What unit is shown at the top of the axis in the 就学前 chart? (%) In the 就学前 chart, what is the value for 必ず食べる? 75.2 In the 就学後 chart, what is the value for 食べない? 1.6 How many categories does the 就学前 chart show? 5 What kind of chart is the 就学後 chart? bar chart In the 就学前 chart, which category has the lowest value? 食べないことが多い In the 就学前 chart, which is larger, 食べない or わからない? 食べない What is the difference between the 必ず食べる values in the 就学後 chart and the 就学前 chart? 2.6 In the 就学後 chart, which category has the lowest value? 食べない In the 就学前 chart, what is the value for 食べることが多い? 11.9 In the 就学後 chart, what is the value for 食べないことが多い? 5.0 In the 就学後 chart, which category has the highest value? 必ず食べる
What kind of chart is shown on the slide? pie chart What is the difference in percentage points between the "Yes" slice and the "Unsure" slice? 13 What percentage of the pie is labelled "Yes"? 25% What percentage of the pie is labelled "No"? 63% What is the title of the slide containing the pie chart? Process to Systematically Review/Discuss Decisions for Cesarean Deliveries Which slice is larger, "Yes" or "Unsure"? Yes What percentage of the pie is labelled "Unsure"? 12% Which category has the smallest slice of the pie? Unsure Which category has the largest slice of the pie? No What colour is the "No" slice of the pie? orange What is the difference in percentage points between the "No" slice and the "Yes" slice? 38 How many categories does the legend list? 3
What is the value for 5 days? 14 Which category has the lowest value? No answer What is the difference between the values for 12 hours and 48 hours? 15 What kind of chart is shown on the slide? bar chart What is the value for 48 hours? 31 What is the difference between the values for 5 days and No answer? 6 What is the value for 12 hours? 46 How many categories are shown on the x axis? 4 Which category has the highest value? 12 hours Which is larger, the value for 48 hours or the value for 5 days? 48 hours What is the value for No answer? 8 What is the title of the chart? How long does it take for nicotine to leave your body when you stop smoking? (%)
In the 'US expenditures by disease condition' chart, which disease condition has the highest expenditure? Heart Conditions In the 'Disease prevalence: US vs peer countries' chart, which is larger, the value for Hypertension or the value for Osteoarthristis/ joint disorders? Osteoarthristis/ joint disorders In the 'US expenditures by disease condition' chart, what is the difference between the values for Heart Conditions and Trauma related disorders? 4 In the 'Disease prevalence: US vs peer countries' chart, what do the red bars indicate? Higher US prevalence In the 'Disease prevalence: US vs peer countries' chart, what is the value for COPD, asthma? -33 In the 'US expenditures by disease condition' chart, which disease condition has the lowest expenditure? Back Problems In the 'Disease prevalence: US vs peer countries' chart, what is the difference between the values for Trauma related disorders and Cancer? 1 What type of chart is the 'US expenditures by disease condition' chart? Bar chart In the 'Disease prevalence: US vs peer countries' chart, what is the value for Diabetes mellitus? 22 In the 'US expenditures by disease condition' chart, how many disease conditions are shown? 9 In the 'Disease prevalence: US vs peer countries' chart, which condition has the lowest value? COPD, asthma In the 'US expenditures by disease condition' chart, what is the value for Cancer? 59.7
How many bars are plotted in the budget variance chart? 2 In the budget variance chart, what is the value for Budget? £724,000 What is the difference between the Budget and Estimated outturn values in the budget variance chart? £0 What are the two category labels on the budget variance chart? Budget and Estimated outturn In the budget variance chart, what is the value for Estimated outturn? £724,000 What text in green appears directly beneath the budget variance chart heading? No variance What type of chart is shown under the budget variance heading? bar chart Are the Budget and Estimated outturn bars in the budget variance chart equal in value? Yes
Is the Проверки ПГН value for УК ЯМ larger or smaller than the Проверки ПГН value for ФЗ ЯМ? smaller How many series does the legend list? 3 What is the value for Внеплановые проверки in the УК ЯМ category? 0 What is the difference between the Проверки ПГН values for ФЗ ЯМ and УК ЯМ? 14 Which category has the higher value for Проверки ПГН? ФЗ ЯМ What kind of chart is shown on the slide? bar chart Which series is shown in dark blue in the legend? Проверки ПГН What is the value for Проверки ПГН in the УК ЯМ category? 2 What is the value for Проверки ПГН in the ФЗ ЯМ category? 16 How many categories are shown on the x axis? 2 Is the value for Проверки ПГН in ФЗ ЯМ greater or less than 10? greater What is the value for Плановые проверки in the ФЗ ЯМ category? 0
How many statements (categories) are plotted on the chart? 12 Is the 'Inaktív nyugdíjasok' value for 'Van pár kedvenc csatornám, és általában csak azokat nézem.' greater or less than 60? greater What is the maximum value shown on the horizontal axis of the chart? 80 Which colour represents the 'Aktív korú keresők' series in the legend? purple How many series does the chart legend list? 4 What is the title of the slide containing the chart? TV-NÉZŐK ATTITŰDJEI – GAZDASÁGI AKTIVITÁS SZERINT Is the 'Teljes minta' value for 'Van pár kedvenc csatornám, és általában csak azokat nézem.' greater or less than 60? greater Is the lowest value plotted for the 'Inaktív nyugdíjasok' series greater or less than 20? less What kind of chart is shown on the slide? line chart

* [Task brief]
Rewrite the records above with "slide" changed to "display" wherever it occurs, keeping everything else the same.

* [Exercise response]
What unit is shown at the top of the axis in the 就学前 chart? (%) In the 就学前 chart, what is the value for 必ず食べる? 75.2 In the 就学後 chart, what is the value for 食べない? 1.6 How many categories does the 就学前 chart show? 5 What kind of chart is the 就学後 chart? bar chart In the 就学前 chart, which category has the lowest value? 食べないことが多い In the 就学前 chart, which is larger, 食べない or わからない? 食べない What is the difference between the 必ず食べる values in the 就学後 chart and the 就学前 chart? 2.6 In the 就学後 chart, which category has the lowest value? 食べない In the 就学前 chart, what is the value for 食べることが多い? 11.9 In the 就学後 chart, what is the value for 食べないことが多い? 5.0 In the 就学後 chart, which category has the highest value? 必ず食べる
What kind of chart is shown on the display? pie chart What is the difference in percentage points between the "Yes" slice and the "Unsure" slice? 13 What percentage of the pie is labelled "Yes"? 25% What percentage of the pie is labelled "No"? 63% What is the title of the display containing the pie chart? Process to Systematically Review/Discuss Decisions for Cesarean Deliveries Which slice is larger, "Yes" or "Unsure"? Yes What percentage of the pie is labelled "Unsure"? 12% Which category has the smallest slice of the pie? Unsure Which category has the largest slice of the pie? No What colour is the "No" slice of the pie? orange What is the difference in percentage points between the "No" slice and the "Yes" slice? 38 How many categories does the legend list? 3
What is the value for 5 days? 14 Which category has the lowest value? No answer What is the difference between the values for 12 hours and 48 hours? 15 What kind of chart is shown on the display? bar chart What is the value for 48 hours? 31 What is the difference between the values for 5 days and No answer? 6 What is the value for 12 hours? 46 How many categories are shown on the x axis? 4 Which category has the highest value? 12 hours Which is larger, the value for 48 hours or the value for 5 days? 48 hours What is the value for No answer? 8 What is the title of the chart? How long does it take for nicotine to leave your body when you stop smoking? (%)
In the 'US expenditures by disease condition' chart, which disease condition has the highest expenditure? Heart Conditions In the 'Disease prevalence: US vs peer countries' chart, which is larger, the value for Hypertension or the value for Osteoarthristis/ joint disorders? Osteoarthristis/ joint disorders In the 'US expenditures by disease condition' chart, what is the difference between the values for Heart Conditions and Trauma related disorders? 4 In the 'Disease prevalence: US vs peer countries' chart, what do the red bars indicate? Higher US prevalence In the 'Disease prevalence: US vs peer countries' chart, what is the value for COPD, asthma? -33 In the 'US expenditures by disease condition' chart, which disease condition has the lowest expenditure? Back Problems In the 'Disease prevalence: US vs peer countries' chart, what is the difference between the values for Trauma related disorders and Cancer? 1 What type of chart is the 'US expenditures by disease condition' chart? Bar chart In the 'Disease prevalence: US vs peer countries' chart, what is the value for Diabetes mellitus? 22 In the 'US expenditures by disease condition' chart, how many disease conditions are shown? 9 In the 'Disease prevalence: US vs peer countries' chart, which condition has the lowest value? COPD, asthma In the 'US expenditures by disease condition' chart, what is the value for Cancer? 59.7
How many bars are plotted in the budget variance chart? 2 In the budget variance chart, what is the value for Budget? £724,000 What is the difference between the Budget and Estimated outturn values in the budget variance chart? £0 What are the two category labels on the budget variance chart? Budget and Estimated outturn In the budget variance chart, what is the value for Estimated outturn? £724,000 What text in green appears directly beneath the budget variance chart heading? No variance What type of chart is shown under the budget variance heading? bar chart Are the Budget and Estimated outturn bars in the budget variance chart equal in value? Yes
Is the Проверки ПГН value for УК ЯМ larger or smaller than the Проверки ПГН value for ФЗ ЯМ? smaller How many series does the legend list? 3 What is the value for Внеплановые проверки in the УК ЯМ category? 0 What is the difference between the Проверки ПГН values for ФЗ ЯМ and УК ЯМ? 14 Which category has the higher value for Проверки ПГН? ФЗ ЯМ What kind of chart is shown on the display? bar chart Which series is shown in dark blue in the legend? Проверки ПГН What is the value for Проверки ПГН in the УК ЯМ category? 2 What is the value for Проверки ПГН in the ФЗ ЯМ category? 16 How many categories are shown on the x axis? 2 Is the value for Проверки ПГН in ФЗ ЯМ greater or less than 10? greater What is the value for Плановые проверки in the ФЗ ЯМ category? 0
How many statements (categories) are plotted on the chart? 12 Is the 'Inaktív nyugdíjasok' value for 'Van pár kedvenc csatornám, és általában csak azokat nézem.' greater or less than 60? greater What is the maximum value shown on the horizontal axis of the chart? 80 Which colour represents the 'Aktív korú keresők' series in the legend? purple How many series does the chart legend list? 4 What is the title of the display containing the chart? TV-NÉZŐK ATTITŰDJEI – GAZDASÁGI AKTIVITÁS SZERINT Is the 'Teljes minta' value for 'Van pár kedvenc csatornám, és általában csak azokat nézem.' greater or less than 60? greater Is the lowest value plotted for the 'Inaktív nyugdíjasok' series greater or less than 20? less What kind of chart is shown on the display? line chart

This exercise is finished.